Sync explore_dpor: Redis patching is active whenever detect_io=True (the default). No extra parameter is needed.

from frontrun.dpor import explore_dpor

result = explore_dpor(
    setup=State,
    threads=[thread_a, thread_b],
    invariant=check_invariant,
    detect_io=True,    # default; activates Redis key-level patching
)

Async explore_async_dpor: Pass detect_redis=True to activate patching for redis.asyncio and coredis clients.

from frontrun.async_dpor import explore_async_dpor

result = await explore_async_dpor(
    setup=State,
    tasks=[task_a, task_b],
    invariant=check_invariant,
    detect_redis=True,
)

When detect_redis=True (or detect_io=True for sync), the coarse endpoint-level socket I/O reports for Redis connections are automatically suppressed.

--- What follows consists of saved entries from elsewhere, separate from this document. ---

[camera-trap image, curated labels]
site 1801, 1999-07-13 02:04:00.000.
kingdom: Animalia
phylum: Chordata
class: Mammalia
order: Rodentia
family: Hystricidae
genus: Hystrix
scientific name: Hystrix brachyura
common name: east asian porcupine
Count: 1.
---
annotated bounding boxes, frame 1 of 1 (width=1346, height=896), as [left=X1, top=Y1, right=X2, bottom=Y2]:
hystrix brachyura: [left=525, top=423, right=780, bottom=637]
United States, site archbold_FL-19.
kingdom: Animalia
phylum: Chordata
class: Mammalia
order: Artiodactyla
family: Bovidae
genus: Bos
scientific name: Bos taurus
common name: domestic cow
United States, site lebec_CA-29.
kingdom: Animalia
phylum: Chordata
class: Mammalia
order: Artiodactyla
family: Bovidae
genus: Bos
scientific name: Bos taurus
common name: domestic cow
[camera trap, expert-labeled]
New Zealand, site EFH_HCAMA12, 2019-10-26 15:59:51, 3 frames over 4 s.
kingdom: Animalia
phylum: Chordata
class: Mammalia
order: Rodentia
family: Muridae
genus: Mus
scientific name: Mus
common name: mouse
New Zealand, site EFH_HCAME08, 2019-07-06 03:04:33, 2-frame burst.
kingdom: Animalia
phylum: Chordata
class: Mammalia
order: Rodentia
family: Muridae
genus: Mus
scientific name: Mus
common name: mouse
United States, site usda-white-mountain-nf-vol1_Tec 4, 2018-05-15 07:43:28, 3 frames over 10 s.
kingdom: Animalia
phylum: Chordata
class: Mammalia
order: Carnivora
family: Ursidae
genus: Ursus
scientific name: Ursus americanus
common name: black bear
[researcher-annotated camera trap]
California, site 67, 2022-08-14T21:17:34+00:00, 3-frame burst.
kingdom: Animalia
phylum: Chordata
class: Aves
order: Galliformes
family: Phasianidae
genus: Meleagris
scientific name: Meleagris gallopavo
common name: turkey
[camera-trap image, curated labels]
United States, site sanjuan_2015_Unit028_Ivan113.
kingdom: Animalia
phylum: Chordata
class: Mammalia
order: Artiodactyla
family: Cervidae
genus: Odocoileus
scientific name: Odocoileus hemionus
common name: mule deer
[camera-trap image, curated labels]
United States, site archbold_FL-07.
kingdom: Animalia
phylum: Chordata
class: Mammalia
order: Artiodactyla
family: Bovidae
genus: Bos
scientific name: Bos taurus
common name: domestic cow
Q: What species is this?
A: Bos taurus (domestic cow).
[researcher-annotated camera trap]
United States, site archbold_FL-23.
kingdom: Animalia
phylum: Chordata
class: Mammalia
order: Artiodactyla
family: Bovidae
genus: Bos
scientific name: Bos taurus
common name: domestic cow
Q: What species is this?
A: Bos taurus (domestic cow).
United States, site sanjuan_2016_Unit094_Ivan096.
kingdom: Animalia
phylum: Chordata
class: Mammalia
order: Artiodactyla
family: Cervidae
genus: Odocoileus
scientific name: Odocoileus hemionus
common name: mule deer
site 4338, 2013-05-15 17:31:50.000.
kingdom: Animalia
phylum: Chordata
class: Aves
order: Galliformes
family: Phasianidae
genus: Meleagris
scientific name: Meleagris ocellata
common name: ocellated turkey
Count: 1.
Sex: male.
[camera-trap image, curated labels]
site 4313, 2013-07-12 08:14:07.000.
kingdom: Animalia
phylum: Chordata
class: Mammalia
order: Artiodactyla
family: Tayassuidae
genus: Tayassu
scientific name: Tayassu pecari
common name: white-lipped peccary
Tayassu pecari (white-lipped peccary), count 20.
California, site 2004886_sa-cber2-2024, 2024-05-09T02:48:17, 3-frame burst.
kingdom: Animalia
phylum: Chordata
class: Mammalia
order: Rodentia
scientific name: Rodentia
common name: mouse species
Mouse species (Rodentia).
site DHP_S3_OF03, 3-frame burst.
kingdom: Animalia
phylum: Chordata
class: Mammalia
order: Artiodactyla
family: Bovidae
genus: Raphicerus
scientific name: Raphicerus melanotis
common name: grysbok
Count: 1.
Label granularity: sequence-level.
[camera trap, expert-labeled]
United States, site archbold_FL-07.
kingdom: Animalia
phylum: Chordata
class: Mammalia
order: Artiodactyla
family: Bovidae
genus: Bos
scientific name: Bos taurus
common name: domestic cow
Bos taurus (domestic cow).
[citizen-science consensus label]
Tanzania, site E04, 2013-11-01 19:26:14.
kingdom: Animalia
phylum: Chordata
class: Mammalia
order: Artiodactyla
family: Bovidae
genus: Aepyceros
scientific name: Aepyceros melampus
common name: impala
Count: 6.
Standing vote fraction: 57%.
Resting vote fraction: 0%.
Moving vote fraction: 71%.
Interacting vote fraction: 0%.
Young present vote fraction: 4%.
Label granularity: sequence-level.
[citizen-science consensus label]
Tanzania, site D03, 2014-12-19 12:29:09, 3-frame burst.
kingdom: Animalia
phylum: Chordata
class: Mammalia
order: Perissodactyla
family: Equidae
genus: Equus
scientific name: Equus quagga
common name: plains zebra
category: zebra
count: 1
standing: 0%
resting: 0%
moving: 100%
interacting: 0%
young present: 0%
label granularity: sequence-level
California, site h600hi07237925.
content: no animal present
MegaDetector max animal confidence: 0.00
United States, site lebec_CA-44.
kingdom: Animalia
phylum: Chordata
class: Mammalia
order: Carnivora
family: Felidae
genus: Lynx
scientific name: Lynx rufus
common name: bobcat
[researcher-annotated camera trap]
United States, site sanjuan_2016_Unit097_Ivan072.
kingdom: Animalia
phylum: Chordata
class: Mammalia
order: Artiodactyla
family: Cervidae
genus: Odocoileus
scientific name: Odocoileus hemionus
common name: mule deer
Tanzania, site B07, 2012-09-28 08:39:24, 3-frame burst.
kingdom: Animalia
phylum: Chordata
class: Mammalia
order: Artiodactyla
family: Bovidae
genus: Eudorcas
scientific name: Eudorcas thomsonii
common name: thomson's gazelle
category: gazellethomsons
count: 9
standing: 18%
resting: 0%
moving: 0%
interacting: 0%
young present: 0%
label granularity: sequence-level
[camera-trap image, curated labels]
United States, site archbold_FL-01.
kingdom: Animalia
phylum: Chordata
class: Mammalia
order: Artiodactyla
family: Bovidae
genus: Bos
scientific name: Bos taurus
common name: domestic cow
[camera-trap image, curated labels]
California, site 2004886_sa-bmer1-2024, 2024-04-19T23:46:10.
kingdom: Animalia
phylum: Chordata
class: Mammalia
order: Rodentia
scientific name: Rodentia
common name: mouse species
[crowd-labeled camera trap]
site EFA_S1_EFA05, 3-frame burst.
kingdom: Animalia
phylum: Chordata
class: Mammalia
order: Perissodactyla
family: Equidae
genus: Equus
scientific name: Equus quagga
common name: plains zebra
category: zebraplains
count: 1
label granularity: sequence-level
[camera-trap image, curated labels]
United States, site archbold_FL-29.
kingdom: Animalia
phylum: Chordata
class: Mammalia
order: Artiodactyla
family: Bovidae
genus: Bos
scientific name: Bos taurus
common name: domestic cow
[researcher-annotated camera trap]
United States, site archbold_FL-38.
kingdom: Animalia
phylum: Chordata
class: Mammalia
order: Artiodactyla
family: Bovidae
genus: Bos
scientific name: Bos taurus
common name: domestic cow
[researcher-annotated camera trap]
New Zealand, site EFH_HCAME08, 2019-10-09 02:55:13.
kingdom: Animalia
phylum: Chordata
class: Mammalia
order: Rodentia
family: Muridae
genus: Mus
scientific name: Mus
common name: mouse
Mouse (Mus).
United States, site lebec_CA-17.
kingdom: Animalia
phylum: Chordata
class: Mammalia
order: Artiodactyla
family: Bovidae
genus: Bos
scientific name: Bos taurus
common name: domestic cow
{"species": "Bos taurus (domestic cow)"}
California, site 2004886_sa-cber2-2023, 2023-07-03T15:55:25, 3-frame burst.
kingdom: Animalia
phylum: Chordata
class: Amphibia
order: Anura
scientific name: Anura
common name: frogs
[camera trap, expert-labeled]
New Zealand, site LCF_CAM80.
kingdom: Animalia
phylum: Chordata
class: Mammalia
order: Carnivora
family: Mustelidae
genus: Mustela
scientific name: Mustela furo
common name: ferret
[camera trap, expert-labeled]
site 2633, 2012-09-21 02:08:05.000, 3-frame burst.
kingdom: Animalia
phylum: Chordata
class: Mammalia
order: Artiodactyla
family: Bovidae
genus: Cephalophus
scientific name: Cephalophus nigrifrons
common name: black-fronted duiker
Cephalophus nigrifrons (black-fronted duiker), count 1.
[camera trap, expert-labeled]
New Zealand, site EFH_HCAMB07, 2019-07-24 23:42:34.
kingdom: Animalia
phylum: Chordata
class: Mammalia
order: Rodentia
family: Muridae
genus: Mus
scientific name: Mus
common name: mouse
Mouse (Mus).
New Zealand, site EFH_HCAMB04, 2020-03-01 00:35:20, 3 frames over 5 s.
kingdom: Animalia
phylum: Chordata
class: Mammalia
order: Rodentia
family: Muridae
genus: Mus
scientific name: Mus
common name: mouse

Without suppression, every send() (classified as a write on socket:<host>:<port>) and every recv() (a read on the same resource) would conflict with every other send/recv to the same server. Ten Redis commands in each of two threads would generate roughly 200 spurious conflict pairs, causing DPOR to explore a combinatorial explosion of interleavings that cannot actually differ in outcome. Suppressing the socket-level reports and replacing them with per-key resource IDs means DPOR only explores orderings that can genuinely change the result.

Command coverage verification

The test suite (tests/test_redis_parsing.py) includes a TestCommandCoverage class that verifies all 160+ core Redis commands are handled explicitly — none fall through to the conservative fallback. It also checks that no command appears in multiple mutually-exclusive classification sets (e.g. both _SINGLE_KEY_READ_CMDS and _SINGLE_KEY_WRITE_CMDS).

This coverage test is run as part of make test.

Known limitations

  • Lua scripts (EVAL, EVALSHA, FCALL): classified conservatively as read+write on all declared key arguments. The actual keys accessed inside the script are not inspected.

  • Pub/Sub channels: treated as independent resources from regular keys. A PUBLISH to "events" and a GET on "events" do not conflict (they use different Redis namespaces).

  • Async DPOR excess paths: when both opcode-level tracing and Redis key-level detection are active, shared Python state (e.g. a shared counter object) may still produce additional backtrack points beyond those from Redis keys alone. See ideas/KNOWN_ISSUES.md for details.

  • coredis async client: supported but less tested than redis.asyncio.